* **Stated goal**: Copy out the items word for word, beginning at the line containing "What exact distance" and continuing through the line containing "(103,202), (354,187), (38,60), (243,50)".

━━━ Data to process ━━━

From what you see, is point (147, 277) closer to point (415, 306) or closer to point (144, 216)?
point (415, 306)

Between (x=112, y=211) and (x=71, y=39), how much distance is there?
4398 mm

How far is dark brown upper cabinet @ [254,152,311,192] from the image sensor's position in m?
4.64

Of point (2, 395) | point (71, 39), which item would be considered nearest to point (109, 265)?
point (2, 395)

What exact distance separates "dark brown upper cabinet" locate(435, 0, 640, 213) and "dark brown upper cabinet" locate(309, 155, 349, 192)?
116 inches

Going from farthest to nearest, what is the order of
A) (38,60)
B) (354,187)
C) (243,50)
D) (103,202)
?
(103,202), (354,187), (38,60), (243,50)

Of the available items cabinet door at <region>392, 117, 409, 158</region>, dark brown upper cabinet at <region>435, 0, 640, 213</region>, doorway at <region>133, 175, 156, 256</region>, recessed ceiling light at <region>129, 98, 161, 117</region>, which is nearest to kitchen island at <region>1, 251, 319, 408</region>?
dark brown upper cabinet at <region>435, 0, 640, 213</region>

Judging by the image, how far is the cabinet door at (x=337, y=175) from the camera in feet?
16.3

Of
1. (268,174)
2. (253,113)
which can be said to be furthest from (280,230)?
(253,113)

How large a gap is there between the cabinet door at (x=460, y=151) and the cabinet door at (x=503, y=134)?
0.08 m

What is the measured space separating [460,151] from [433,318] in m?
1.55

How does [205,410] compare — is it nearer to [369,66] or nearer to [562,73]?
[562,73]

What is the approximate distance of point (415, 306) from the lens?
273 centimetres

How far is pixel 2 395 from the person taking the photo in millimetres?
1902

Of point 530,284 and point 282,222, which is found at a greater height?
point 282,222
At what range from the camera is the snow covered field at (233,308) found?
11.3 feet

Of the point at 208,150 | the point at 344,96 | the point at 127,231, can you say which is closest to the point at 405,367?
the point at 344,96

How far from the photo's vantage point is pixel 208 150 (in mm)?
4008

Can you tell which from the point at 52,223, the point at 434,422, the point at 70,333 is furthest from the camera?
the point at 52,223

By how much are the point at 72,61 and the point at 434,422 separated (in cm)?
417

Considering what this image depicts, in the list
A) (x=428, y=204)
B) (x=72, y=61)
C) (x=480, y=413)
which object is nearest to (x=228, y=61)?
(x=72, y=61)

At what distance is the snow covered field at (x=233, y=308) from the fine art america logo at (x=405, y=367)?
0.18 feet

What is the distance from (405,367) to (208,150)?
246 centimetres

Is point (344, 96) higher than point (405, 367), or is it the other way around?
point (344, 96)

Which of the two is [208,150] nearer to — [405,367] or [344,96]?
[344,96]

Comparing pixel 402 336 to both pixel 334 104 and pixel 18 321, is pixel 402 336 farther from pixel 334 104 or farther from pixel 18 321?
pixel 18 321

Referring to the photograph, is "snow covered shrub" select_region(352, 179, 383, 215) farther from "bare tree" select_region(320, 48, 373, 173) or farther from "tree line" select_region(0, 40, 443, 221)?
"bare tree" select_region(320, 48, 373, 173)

━━━

* **Answer for the task**:
What exact distance separates "dark brown upper cabinet" locate(435, 0, 640, 213) and "dark brown upper cabinet" locate(309, 155, 349, 192)?
116 inches

Going from farthest to nearest, what is the order of
A) (38,60)
B) (354,187)
C) (243,50)
D) (103,202)
?
(103,202), (354,187), (38,60), (243,50)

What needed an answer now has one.